I have to admit, in May 2009 I was not looking forward to having Alex, our middle son back living at home. He had graduated from university in the United States and decided to return to the country where we live to seek employment and to gain eventual citizenship. Ian and I were feeling quite closed in. Chris had just emerged from the psych hospital after a three month stay. We wondered how we would cope.

We are typical North American parents in our mentality. We expected our children to do what we did, which is to be independent –  fast.  Independence means to most North Americans, living away from home. That hadn’t worked out exactly as we planned with Chris, and here was Alex arriving on the doorstep.

Alex and I have always had a volatile relationship. He’s the type of kid who immediately introduces an electric charge into the room.  I could feel the jangle. Outsiders would term him engaging and lively, which he is. It’s the everyday that wears you down. Every family seems to have one like our Alex.  We argue a lot. He doesn’t back down, neither do I. We got under each other’s skin because there must be truth to the saying that the person most like you is the one with whom you have the most disagreements.

Things turned out differently than I imagined.
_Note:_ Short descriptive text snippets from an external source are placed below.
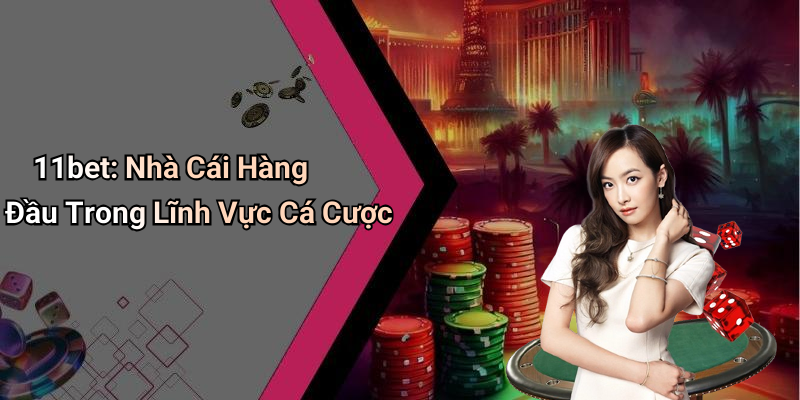 11bet: Nhà Cái Hàng Đầu Trong Lĩnh Vực Cá Cược
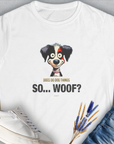 The So... Woof? Volume 5 womens t-shirt showcases a funny cartoon dog with playful text, ideal for any dog lover. Designed by Dog Gang.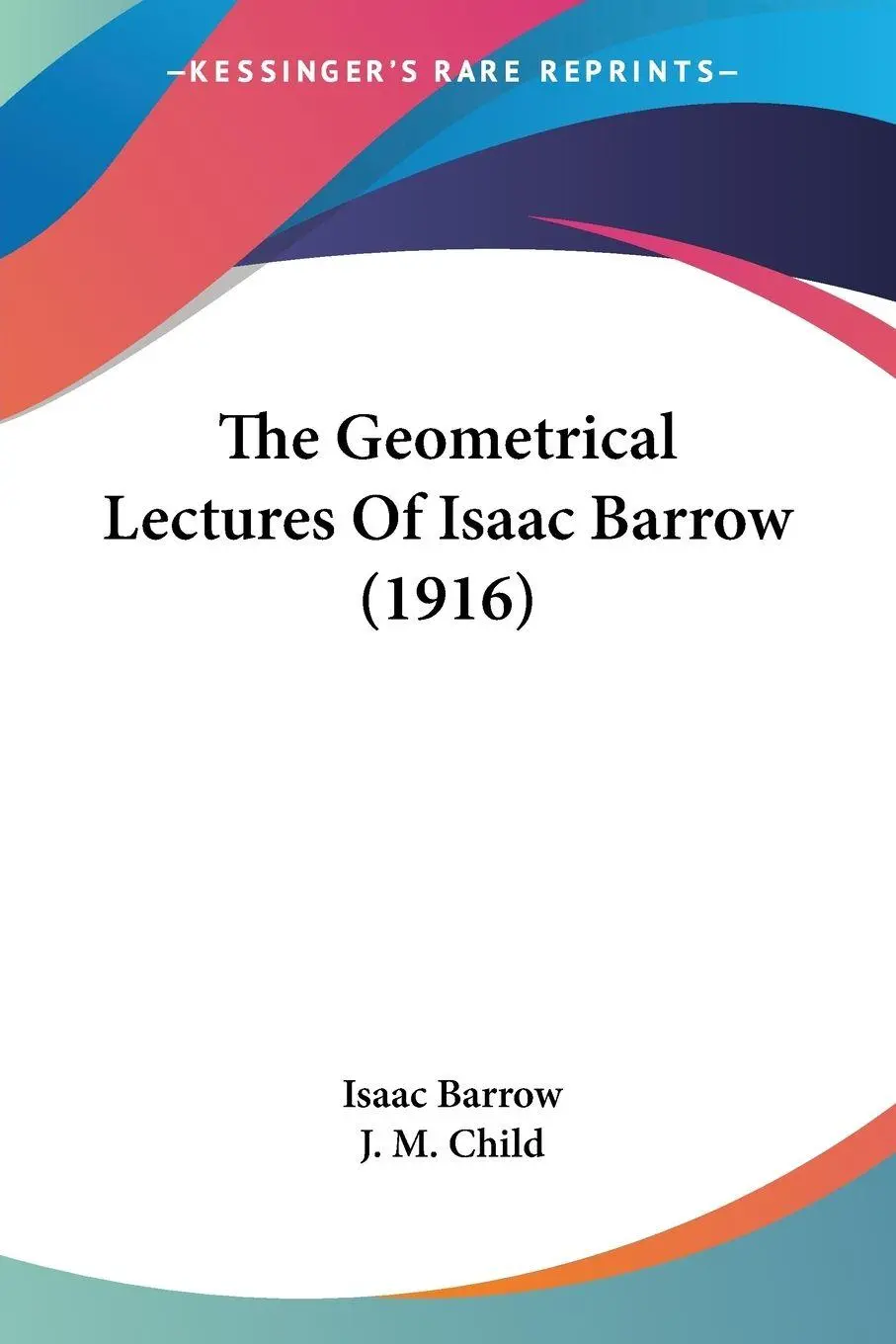 Cover: 9781104390723 | The Geometrical Lectures Of Isaac Barrow (1916) | Isaac Barrow | Buch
We’re delighted that Alex is at home. He got a job; he’s been a great brother to Chris and good company at the end of the day. I decided before Alex came home that I was no longer going to go head to head with him. It was time to repair the damage from our long years of discord. The less I rise to the occasion, the less I quibble about this or that, the less he grumbles and the closer we are becoming. I’m consciously trying to help him with his own hot temper and we have the luxury of being able to have the occasional quiet chat where I try to introduce some healing words.
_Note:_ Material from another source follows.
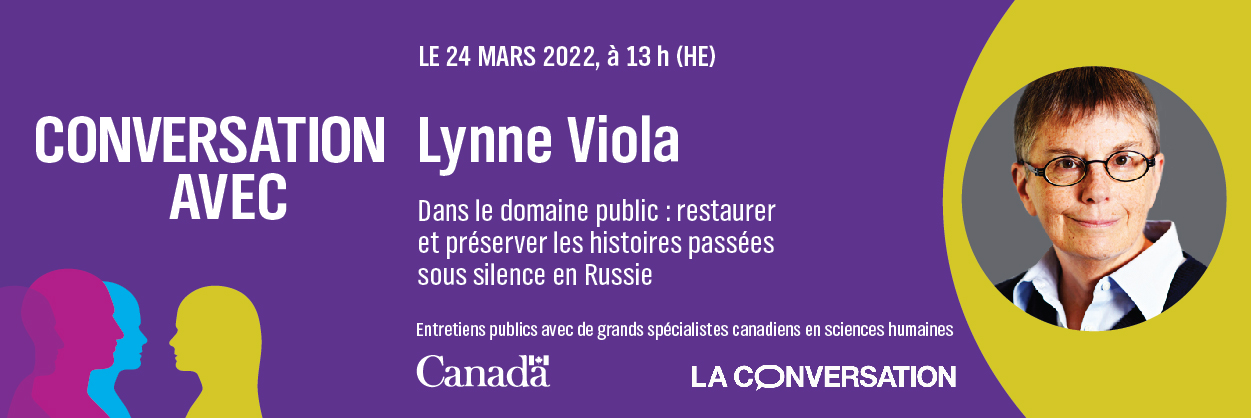Le texte dit : "Conversation avec Lynne Viola. Dans le domaine public : restaurer et preserver les histoires passées sous silence en Russie." Entretiens publics avec de grands specialistes canadiens en sciences humaines. Le 24 mars 2022, 13 h (HE). Gouvernement du Canada et La Conversation.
In the language of energy healing, our family is becoming in synch because our vibrations are aligning. Our children are no longer children and yet it has taken us this long to live together in harmony. We may not be that different from other families in this regard. Yet, here we are, after 28 years of marriage, three children, and we are just getting to this point.

What, me worry?

I woke up in the early hours of the morning and couldn’t get back to sleep. So, I lay there and wondered what was that low flying plane doing at night over our peaceful city? That thought entertained me for a short while, and then Ian woke up and padded into the bathroom and back to bed. Instead of playing possum like I normally do so I can get some decent sleep, we talked. And what did we talk about? Chris? No. Taylor or Alex? No. We talked about Ian having his mercury fillings extracted and I warned him that doing it quickly can lead to psychological trauma and he could go insane! We laughed. Insanity has no hold on us any longer. I know of someone who claimed that her daughter having all her fillings replaced at once led to years of pychosis. I also know someone who claimed that having them all removed quickly cleared up his physical and mental health. Go figure.

I am so grateful that waking up in the middle of the night these days does not lead to constant worry like it used to. Ian and I have passed our one year anniversary of not discussing Chris with each other. We made this pact when Chris left the psych hospital after his relapse. In the past, Chris’s peculiarities and our dealing with the doctors drove us mad with worry and we would confide our worries to each other. This invariably led to strife because we each had a different idea about how to handle this.  We no longer seem very interested in what Chris is doing. We have taken the long term view, that if we just leave him alone and provide whatever professional support we can, then he will get better. He certainly seems like he’s getting better, but we are no longer there to take his pulse.

This is our own version of practicing low expressed emotion. It means not discussing Chris. This strategy has miraculously allowed us to stop worrying. We trust that all will be well.